Was there a reason Julian was to die?

Roque knows what he does because his mother is on the Board. He loathes his mother, and only then do I realize I should like him. Not only that, I take refuge in his words. He disagrees with the rules, but he follows them. It is possible. I can do the same until I have power enough to change them.

“We should join the others.” I say, standing.

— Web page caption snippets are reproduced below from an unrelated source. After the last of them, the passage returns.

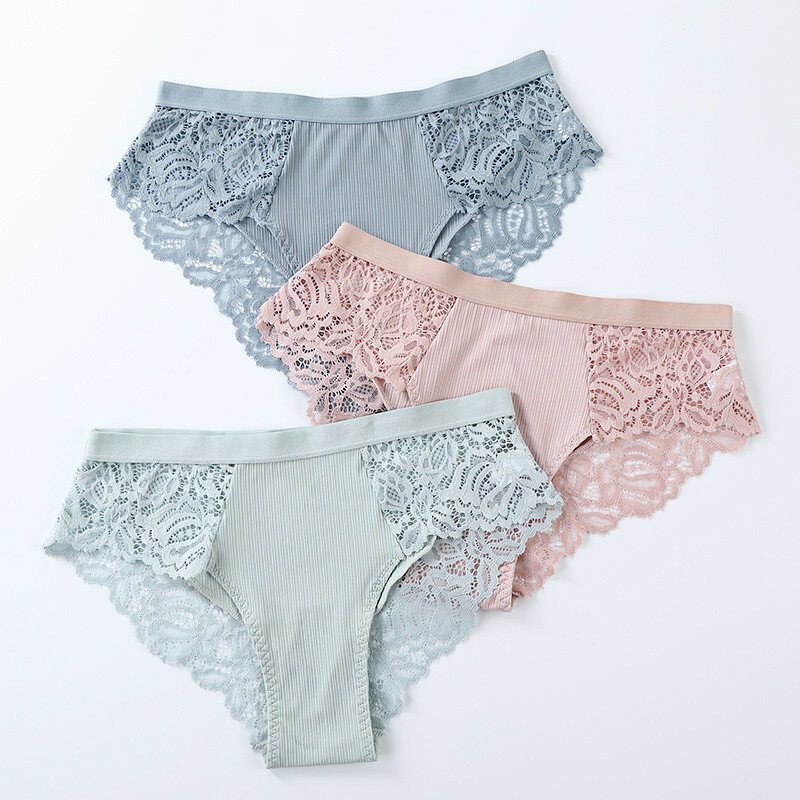 3 Pcs กางเกงผ้าฝ้ายเซ็กซี่ Panty กางเกงชั้นในลูกไม้กางเกงชุดชั้นในสตรีชุดชั้นในสำหรับสุภาพสตรีสุภาพสตรีดอกไม้ Pantys กางเกง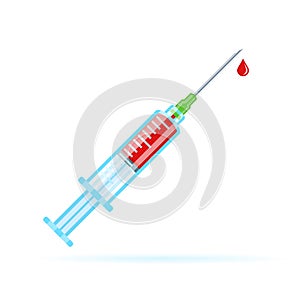Medical syringe with a drop of blood photo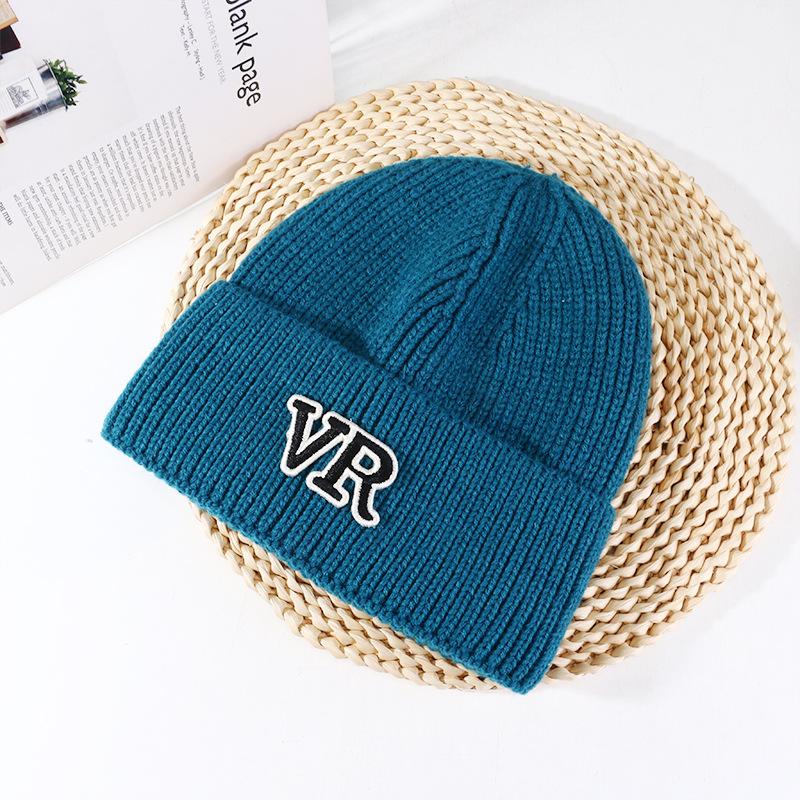Letter Wool Hat Korean Version Versatile Knit Hat for Women Fashion Autumn and Winter Warm Face Showing Small Ear Protection Cold Hat Trendy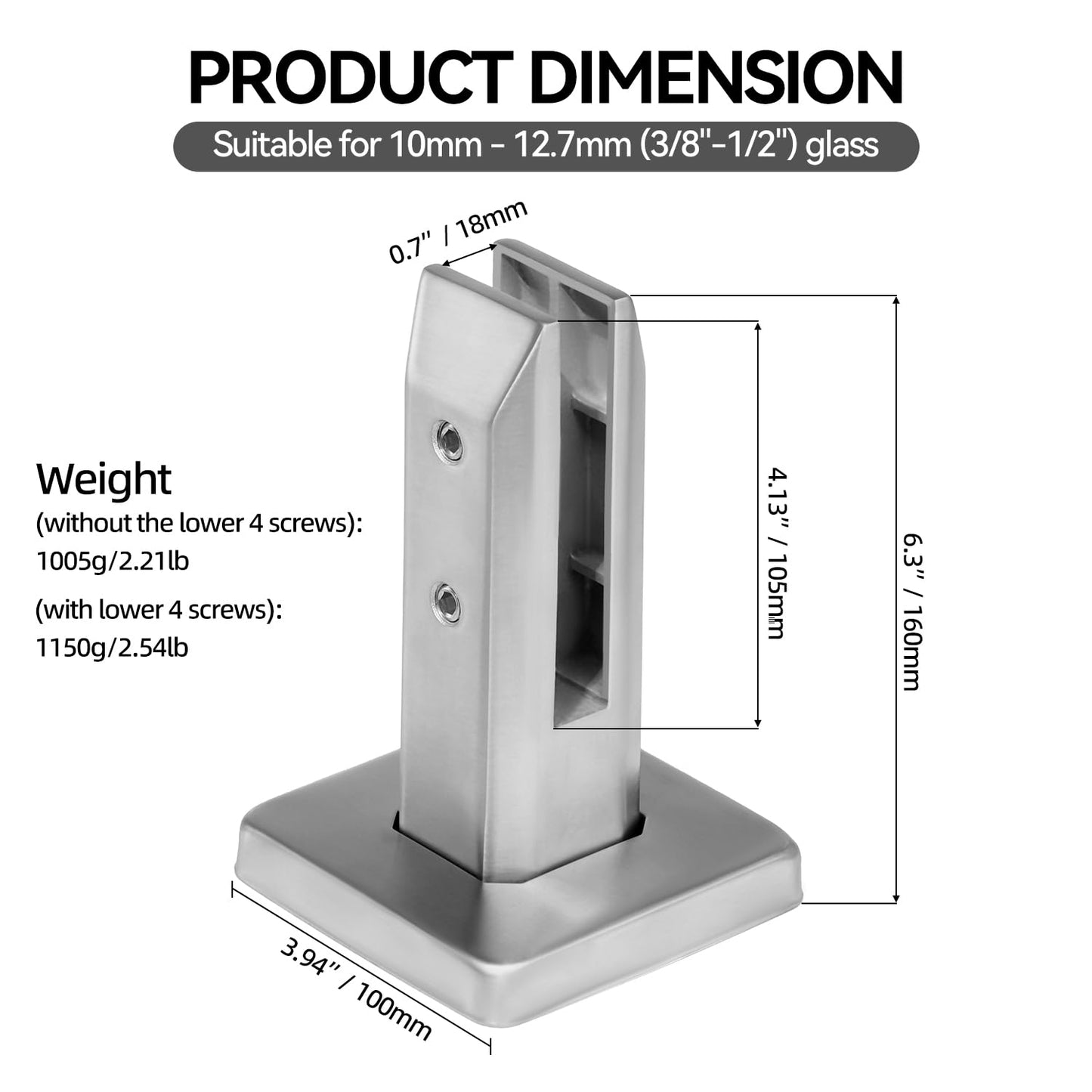 SyingHwan T316 Stainless Steel Glass Railing Clamp,Heavy Duty Glass Railing Spigot,Railing Post Clamp (4, Brush)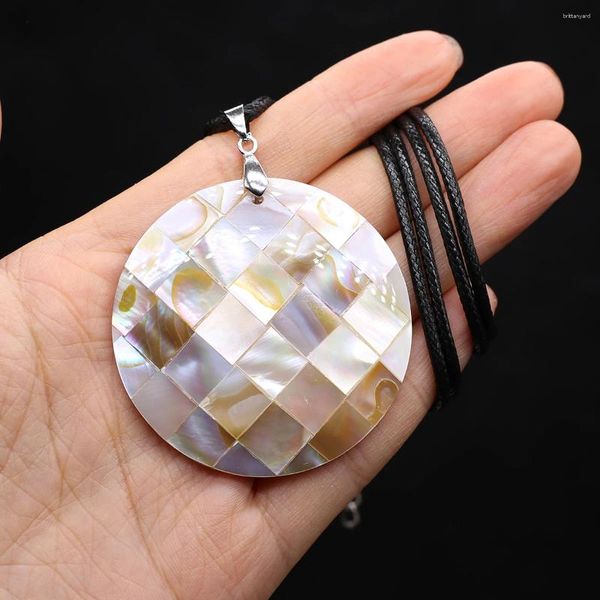 Pendentif Colliers Vintage Naturel Nacre Shell Collier Poli Grande Chaîne De Corde Ronde Pour Femmes Bijoux Cadeaux De Fête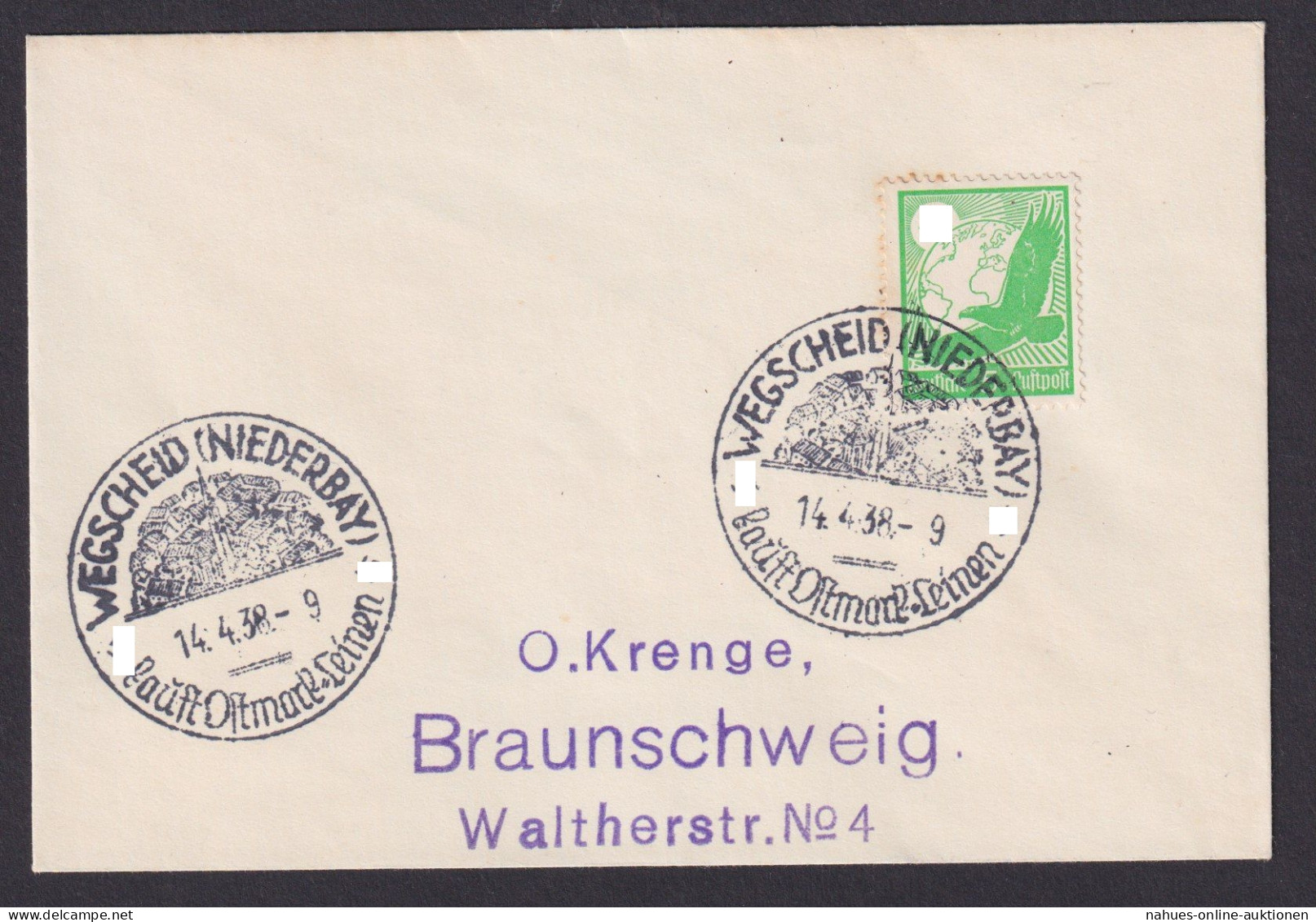 Wegscheid Niederbayern Braunschweig Deutsches Reich Brief SSt Kauft Ostmark - Covers & Documents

In the dining hall, our names float above the chairs in golden letters. Our test scores are gone. Our names have also appeared beneath the Primus hand in the black stone. They float, golden, upward toward the golden hand. I’m closest, though there’s still much distance to cover.

Some of the students cry together in small groups by the long wooden table. Others sit against the wall, heads in their hands. A limping girl looks for her friend. Antonia glares over at the table where small Sevro sits eating. Of course he’s the only one with an appetite. Frankly, I’m surprised he survived. He is tiny and was our ninety-ninth and last draft pick. By Roque’s proposed rules, he should be dead.

Titus, the giant, is alive and bruised. Those knuckles of his look like a dirty butcher’s block. He stands arrogantly apart from the rest, grinning like this is all splendid fun. Roque speaks quietly with the limping girl, Lea. She falls down crying and throws her ring. She looks like a deer, eyes wide and glistening. He sits with her and holds her hand. There’s a peacefulness to him that is unique in the room. Wonder how peaceful he seemed when strangling some other kid to death. I roll my ring on and off my finger.